TC Media - Isabelle Bergeron «C'est super important d'être actif, surtout en fauteuil roulant, parce qu'on est immobile et que ça peut facilement affecter notre santé», croit Philippe Bédard.

La maladie de Philippe Bédard l’a cloué à un fauteuil roulant à la fin de ses études. Ça ne l’a pas empêché de participer aux Jeux paralympiques de Londres seulement trois ans après avoir commencé à jouer au tennis. Rencontre avec l’athlète insulaire dans le cadre de la Semaine québécoise des personnes handicapées.

En 2002, Philippe apprend qu’il est atteint de lupus érythémateux, une maladie qui dérègle le système immunitaire. L’inflammation dans sa moelle épinière qui en résulte le paralysera du tronc jusqu’aux pieds. En raison de plusieurs complications, il passera plus de 55 jours dans différents hôpitaux en cinq ans, en plus de frôler la mort. Pas question de baisser les bras pour le sportif.

«Une fois que j’ai eu un break de la vie, que j’ai eu un peu de santé, j’ai recommencé à faire du sport rapidement parce que je savais que c’est ça qui allait me sortir du tourbillon», raconte l’athlète de 35 ans.

 

En faisant une promenade avec sa copine à son arrivée à L’Île-des-Sœurs, Philippe passe devant le club de tennis et décide d’aller s’informer. C’est ainsi qu’il entre en contact avec Tennis Canada qui lui permet de faire un essai avec un entraîneur national.

Un an plus tard, Bédard participe à sa première coupe du monde puis en 2012, aux Jeux paralympiques de Londres. «Le coach ne croyait pas que je n’avais jamais joué au tennis en fauteuil», raconte-t-il.

Poursuivre sa passion
Philippe gagne maintenant sa vie avec le sport. Il joue depuis 2009 dans la catégorie réservée aux joueurs paraplégiques, handicapés et amputés. L’Insulaire voyage 20 semaines par année afin de participer à des tournois, en plus de s’entraîner à temps plein et de suivre une diète précise.
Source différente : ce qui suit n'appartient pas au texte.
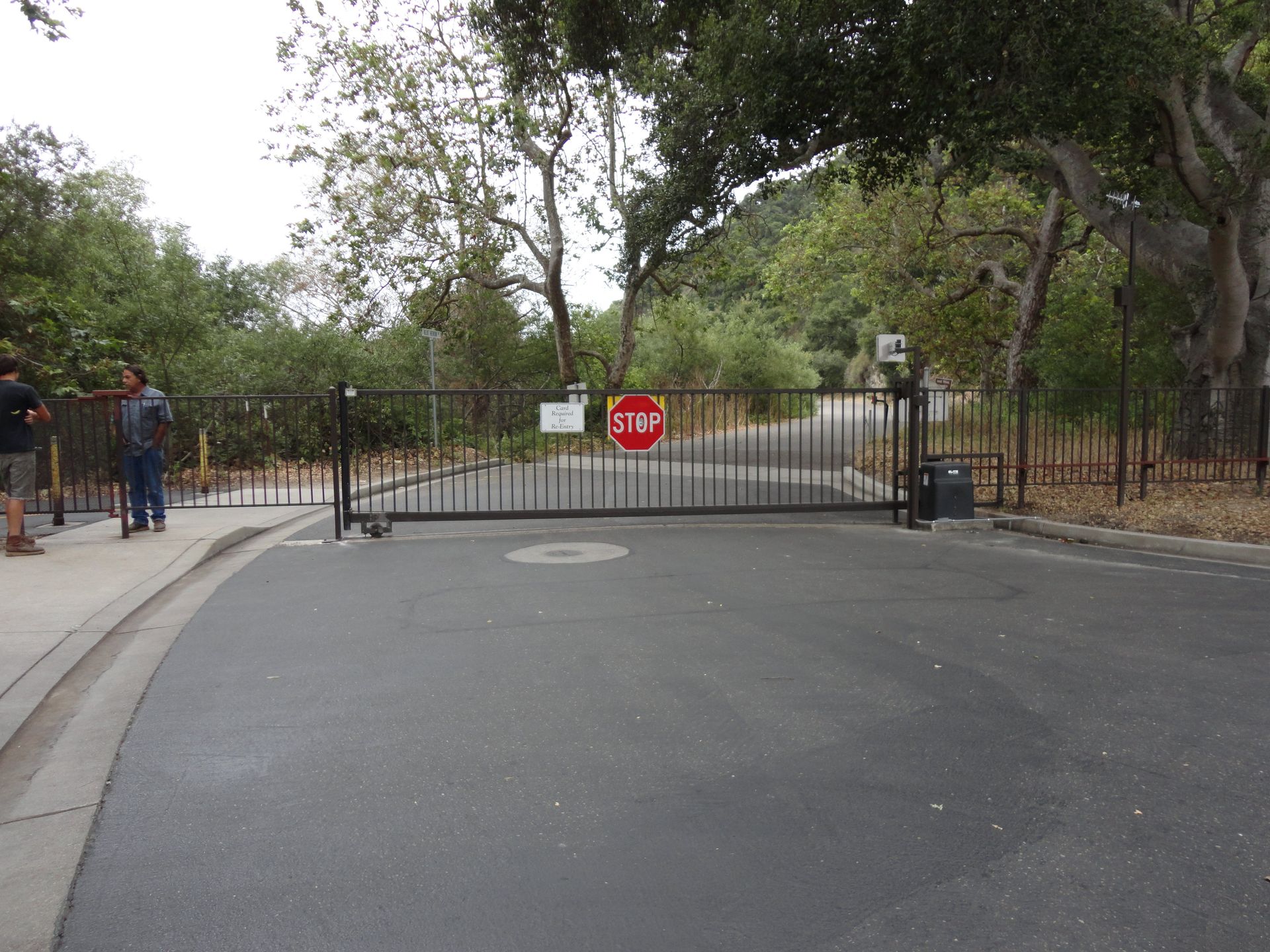 Black gate blocks a paved road, with a stop sign. Trees and people are on either side.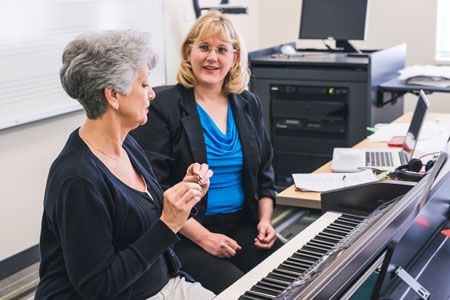 Dr. Jennifer Bugos working with a woman in the keyboard lab.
«Il faut croire en ses rêves et foncer, il n’y a rien d’impossible, même si on est en fauteuil roulant. Je suis allé aux Olympiques, j’ai fait du bungee, de la chute libre. On doit se trouver une passion ou poursuivre la passion qu’on avait avant la maladie ou l’accident», conseille-t-il à ceux qui pourraient vivre les mêmes épreuves que lui.

Après avoir remporté une médaille de bronze aux Jeux parapanaméricains  l’an dernier, le tennisman compte prendre part aux Paralympiques de Rio et se marier cet été.

Philippe commence déjà à préparer l’après-tennis. «Je pense que ma prochaine mission, après Rio, ça va être de travailler pour rendre le Québec plus accessible aux personnes handicapées, pour qu’elles sortent de chez elles et soient actives.»

Il estime que la province accuse un retard comparéativement aux États-Unis, où une loi exige que tous les immeubles soient accessibles aux personnes à mobilité réduite, principalement à cause des anciens combattants.

La Semaine québécoise des personnes handicapées se déroule du 1er au 7 juin.